The Egbert Benson Collection consists of 9 items of Correspondence and a single item of Miscellany, all of which were generated between 1786 and 1819, although a number of the letters are undated. The outgoing Correspondence of the first Attorney General of New York State, delegate to the Annapolis Convention, and Congressman is mainly concerned with legal business (Samuel Bayard, Samuel M. Hopkins, William S. Shaw), although a few of the letters discuss politics or personal (John R. Madison) and financial matters. The single item of incoming correspondence, a letter from John Jay, is not the strident appeal of one Revolutionary leader to another, but the plea of a concerned son for news about the welfare of his ailing parent and his family:

There seems to be a spell on the Penns of my Friends of New York. Except Livingston, I have not had a line from other of them since I left America - not even from other of my Brothers - nor from you who are several Letters in my Debt.
I have a Favor to ask of you - it is that you would make a visit to my Father, and send me a minute account of his Health and that of the Family - make half a dozen Copies of your Letter, and send them and other to some Friend at Boston, or to Mr. Robt. Morris at Philadelphia to be forwarded in different vessels - do not neglect to do me this friendly office. You can easily conceive how painful it is to be so long in Ignorance and Suspence [sic] about the Situation and Welfare of Persons, so near and dear to one as many of those to whom I alluded, are to me.

SET EXERCISE | From the Egbert Benson Collection description, copy word for word the passage starting with "There seems to" and going on through "alluded, are to me.". The material after this text isn't needed.

DATA BLOCK |

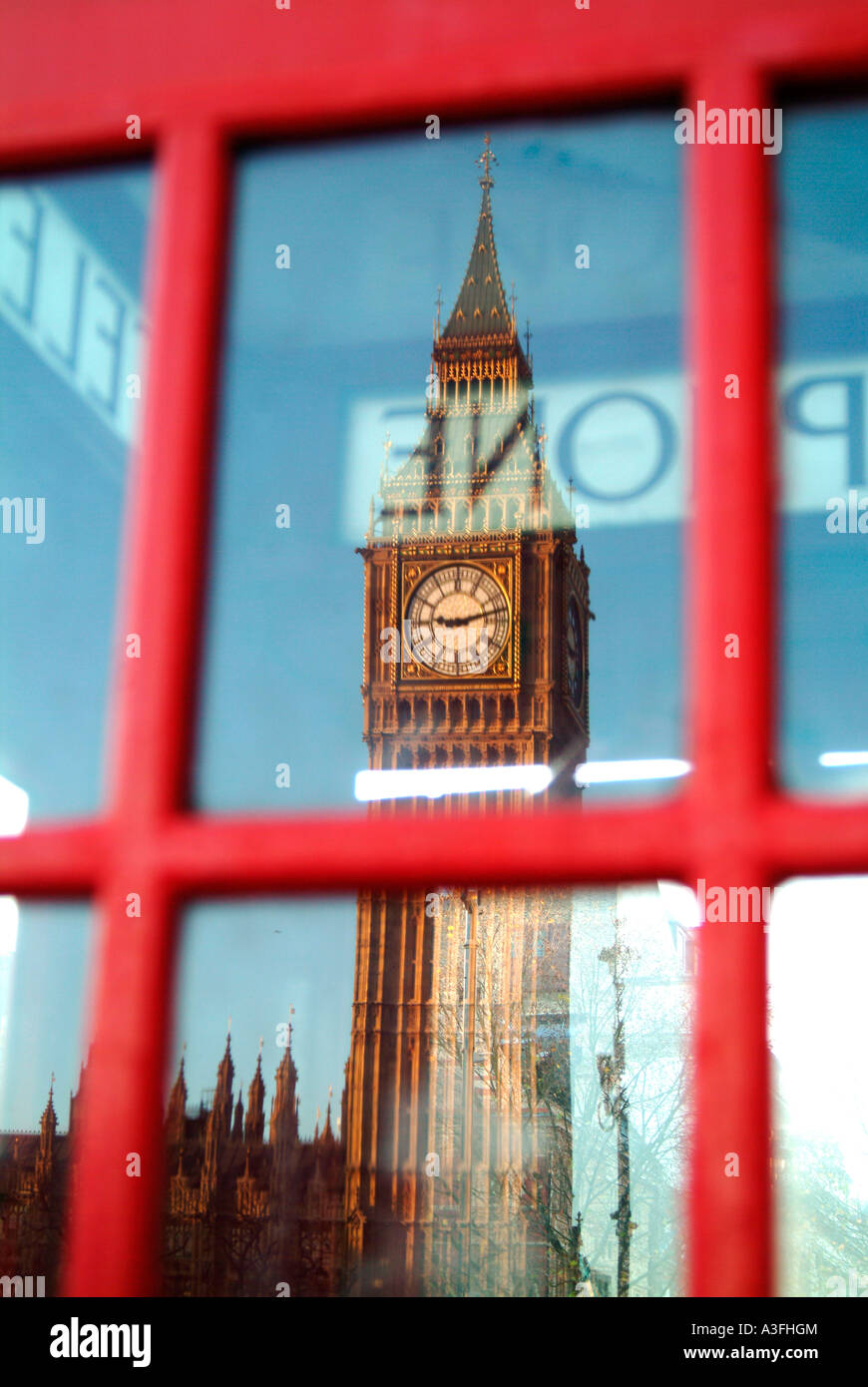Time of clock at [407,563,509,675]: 9:12
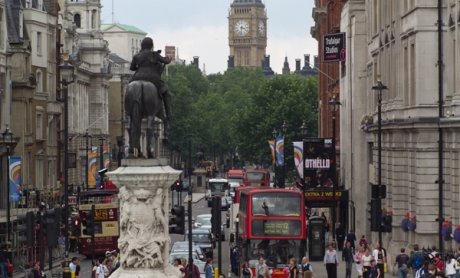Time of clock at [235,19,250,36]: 3:32
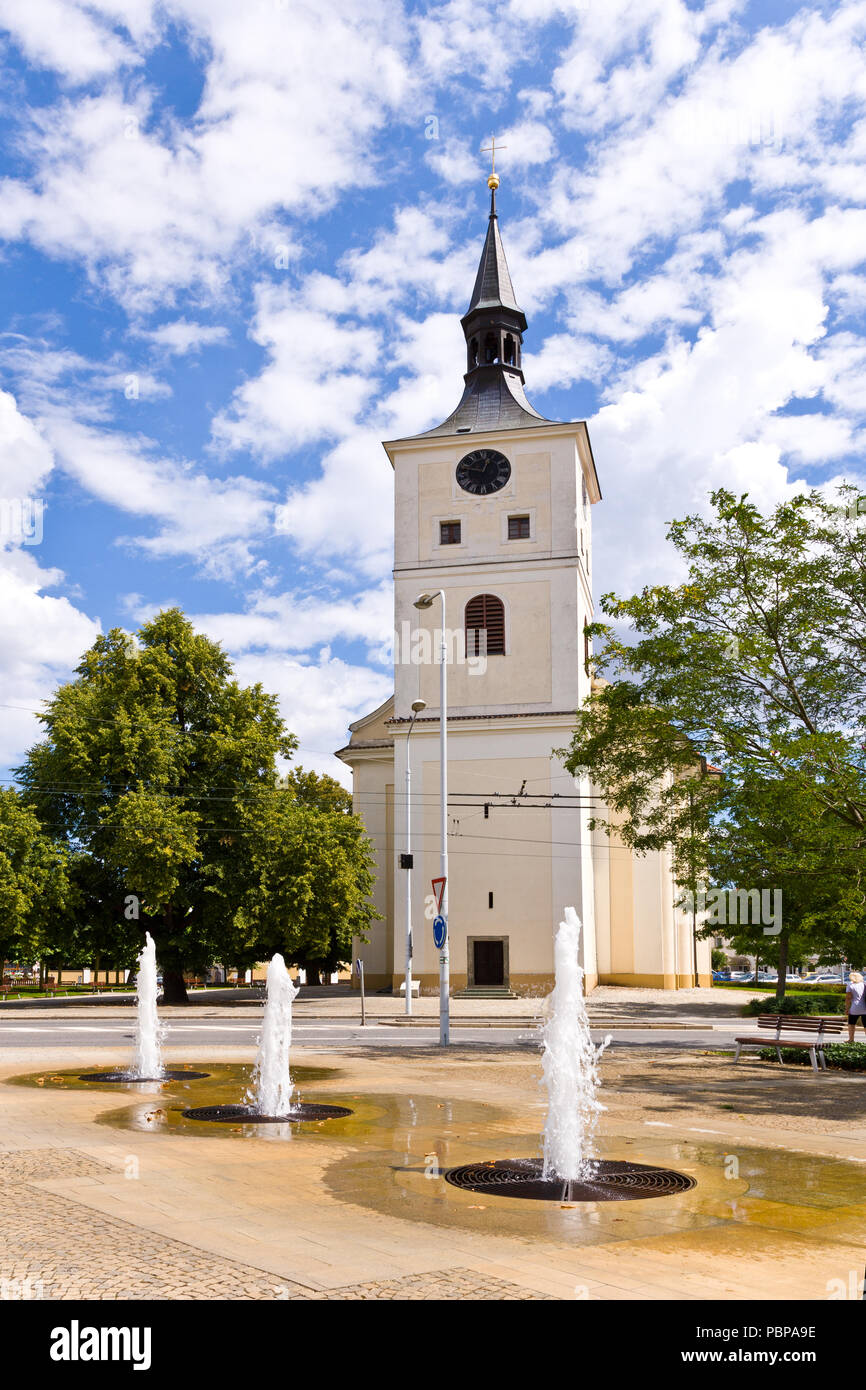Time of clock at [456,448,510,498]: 12:47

TASK SOLUTION |
There seems to be a spell on the Penns of my Friends of New York. Except Livingston, I have not had a line from other of them since I left America - not even from other of my Brothers - nor from you who are several Letters in my Debt.
I have a Favor to ask of you - it is that you would make a visit to my Father, and send me a minute account of his Health and that of the Family - make half a dozen Copies of your Letter, and send them and other to some Friend at Boston, or to Mr. Robt. Morris at Philadelphia to be forwarded in different vessels - do not neglect to do me this friendly office. You can easily conceive how painful it is to be so long in Ignorance and Suspence [sic] about the Situation and Welfare of Persons, so near and dear to one as many of those to whom I alluded, are to me.